**Daftar Tugas**
1. Menurut artikel tentang sampah teknologi China, berapa penjualan per tahun yang bakal hilang dari pengusaha tekstil dalam negeri akibat serbuan tekstil impor?
2. Tolong tuliskan ulang secara persis bagian artikel tentang sampah teknologi China yang dibuka dengan kata-kata berisi "Coba kita lihat" dan ditutup dengan "tirai bambu itu.".

**Teks yang Disediakan**
++++++++
Selasa, 01 Juni 2010

Catatan 2010: Indonesia Sampah Teknologi China

Jelang akhir tahun 2009 silam, pengusaha tekstil dalam negeri berteriak. Mereka bakal kehilangan sedikitnya Rp 5 trilyun penjualannya setahun akibat ganasnya serbuan tekstil impor setelah berlakunya AC-FTA. Itu baru tekstil. Belum lagi produk lainnya. Teknologi apalagi, karena Indonesia tidak menyediakan diri sebagai negara yang hidup berbasis teknologi siap pakai. Kita tidak punya merek handphone sendiri, kita tidak punya merek mobil sendiri, kita tidak punya apa-apa dalam teknologi. Padahal putra-putri Indonesia di dalam negeri dan di luar negeri punya prestasi hebat dalam teknologi. Mereka rata-rata punya hak paten terhadap penemuan mereka. Tetapi mereka tidak dianggap aset bangsa oleh negaranya, sehingga paten mereka dinikmati bangsa lain.

Ini namanya, negara melalui pemerintahnya tidak berperanan. Dalam tahun 2010 harusnya pemerintah Indonesia berperan sebagai protektor bagi rakyat, khususnya yang berkaitan dengan soal mutu. Mestinya setiap produk yang masuk ke Indonesia harus melewati uji kelayakan mutu oleh sebuah Badan Kajian Mutu Teknologi. Tidak hanya soal produk China yang menyerbu Indonesia, tetapi juga dari negara manapun. Kita paham, berlakunya pasar AFTA dan Pasar WTO 2020 yang menakutkan itu, bahwa pemerintah tidak lagi bisa melakukan proteksi terhadap produk manapun yang masuk ke negara kita. Persoalannya apakah kualitas mutu produk akan dibiarkan begitu saja, kan tidak mungkin. Bagaimana kalau produk mainan anak-anak ternyata membawa keracunan bagi penggunanya.

Pemerintah tetap punya proteksi terhadap warganegaranya. Paling tidak proteksi terhadap kendali mutu seperti yang diterapkan masyarakat Eropa. Masyarakat kita saat ini sudah menjadi sampak tehnologi China, masyarakat kita sudah menjadi uji laboratarium teknologi China. Dengan harga murah, produk China coba serang konsumen Indonesia, yang kemudian setelah uji coba pada konsumen Indonesia, kemudian mereka berbenah untuk memperbaiki mutunya.

Coba kita lihat bagaimana China melempar produksepeda motornya pada awal tahun 2000. China melempar beberapa merek walaupun sebenarnya hanya dibuat oleh satu pabrik di wilayah China. Harga motor bebek buatan China hanya dijual setengah harga dari produk sepeda motor Jepang. Masyarakat pembeli motor China hanya bisa menggunakannya selama 12 bulan, setelah itu motor hancur berantakan, after sales pun kacau, sparepart tak punya. Dan sebagainya. Karena kesal atas pelayanan servis purna jualnya, maka motor China yang dibeli hanya dionggokkan di belakang rumah. Uang beli senilai Rp 4 juta lenyap sudah. Dan uang itu telah menjadi aset penting bagi keuangan negeri tirai bambu itu.
++++++++
**Catatan Dataset**
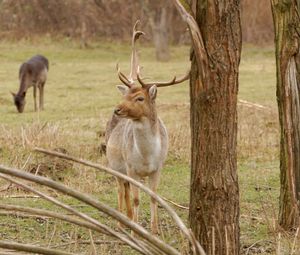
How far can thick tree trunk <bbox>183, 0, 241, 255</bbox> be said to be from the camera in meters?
5.42

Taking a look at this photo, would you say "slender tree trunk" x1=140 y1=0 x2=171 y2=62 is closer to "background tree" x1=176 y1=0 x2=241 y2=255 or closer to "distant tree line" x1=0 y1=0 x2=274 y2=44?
"distant tree line" x1=0 y1=0 x2=274 y2=44

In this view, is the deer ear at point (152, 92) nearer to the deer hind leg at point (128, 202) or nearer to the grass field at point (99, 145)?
the deer hind leg at point (128, 202)

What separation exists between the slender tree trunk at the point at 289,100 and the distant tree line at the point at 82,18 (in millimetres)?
29916

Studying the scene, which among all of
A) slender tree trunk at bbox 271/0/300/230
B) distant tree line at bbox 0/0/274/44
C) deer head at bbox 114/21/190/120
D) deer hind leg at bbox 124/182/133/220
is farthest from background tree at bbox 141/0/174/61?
slender tree trunk at bbox 271/0/300/230

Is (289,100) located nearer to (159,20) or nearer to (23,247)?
(23,247)

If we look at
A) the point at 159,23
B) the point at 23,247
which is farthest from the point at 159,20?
the point at 23,247

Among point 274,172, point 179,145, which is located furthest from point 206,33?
point 179,145

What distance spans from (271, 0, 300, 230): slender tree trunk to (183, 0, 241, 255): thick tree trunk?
1.67 meters

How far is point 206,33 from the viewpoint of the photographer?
543 cm

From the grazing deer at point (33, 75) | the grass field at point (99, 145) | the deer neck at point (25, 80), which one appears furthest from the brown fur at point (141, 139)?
the deer neck at point (25, 80)

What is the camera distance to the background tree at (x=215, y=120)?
17.7 ft

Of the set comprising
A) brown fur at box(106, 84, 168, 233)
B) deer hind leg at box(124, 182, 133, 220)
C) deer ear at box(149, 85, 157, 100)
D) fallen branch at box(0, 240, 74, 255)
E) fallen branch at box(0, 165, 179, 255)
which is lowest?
deer hind leg at box(124, 182, 133, 220)

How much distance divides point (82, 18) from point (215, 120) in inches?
1297

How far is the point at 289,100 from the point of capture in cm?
716
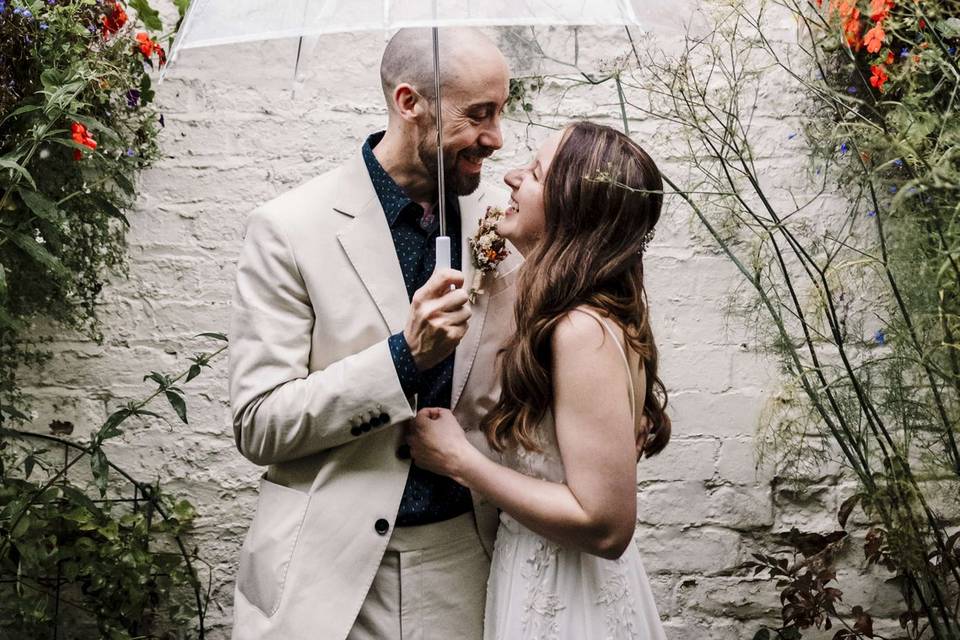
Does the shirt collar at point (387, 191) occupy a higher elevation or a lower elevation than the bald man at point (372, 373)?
higher

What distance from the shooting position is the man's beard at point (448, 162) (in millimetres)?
2227

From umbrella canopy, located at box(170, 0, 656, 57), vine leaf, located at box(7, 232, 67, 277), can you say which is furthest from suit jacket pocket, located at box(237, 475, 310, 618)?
umbrella canopy, located at box(170, 0, 656, 57)

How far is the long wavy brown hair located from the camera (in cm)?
200

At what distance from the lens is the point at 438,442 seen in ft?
6.62

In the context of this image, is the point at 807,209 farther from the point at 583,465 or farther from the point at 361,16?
the point at 361,16

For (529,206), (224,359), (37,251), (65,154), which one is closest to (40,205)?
(37,251)

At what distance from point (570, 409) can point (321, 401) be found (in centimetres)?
46

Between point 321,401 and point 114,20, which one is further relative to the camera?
point 114,20

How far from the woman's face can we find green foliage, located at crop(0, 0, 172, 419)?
3.29ft

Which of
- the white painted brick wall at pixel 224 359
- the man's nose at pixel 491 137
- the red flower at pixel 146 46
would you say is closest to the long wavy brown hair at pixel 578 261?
the man's nose at pixel 491 137

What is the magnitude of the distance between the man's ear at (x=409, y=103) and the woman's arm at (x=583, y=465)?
1.94 feet

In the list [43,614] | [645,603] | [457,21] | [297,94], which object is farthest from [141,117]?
[645,603]

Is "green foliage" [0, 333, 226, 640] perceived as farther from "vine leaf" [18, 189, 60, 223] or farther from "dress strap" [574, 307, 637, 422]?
"dress strap" [574, 307, 637, 422]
++++++++
**Jawaban Tiap Tugas**
1. Sedikitnya Rp 5 trilyun setahun.

2.
Coba kita lihat bagaimana China melempar produksepeda motornya pada awal tahun 2000. China melempar beberapa merek walaupun sebenarnya hanya dibuat oleh satu pabrik di wilayah China. Harga motor bebek buatan China hanya dijual setengah harga dari produk sepeda motor Jepang. Masyarakat pembeli motor China hanya bisa menggunakannya selama 12 bulan, setelah itu motor hancur berantakan, after sales pun kacau, sparepart tak punya. Dan sebagainya. Karena kesal atas pelayanan servis purna jualnya, maka motor China yang dibeli hanya dionggokkan di belakang rumah. Uang beli senilai Rp 4 juta lenyap sudah. Dan uang itu telah menjadi aset penting bagi keuangan negeri tirai bambu itu.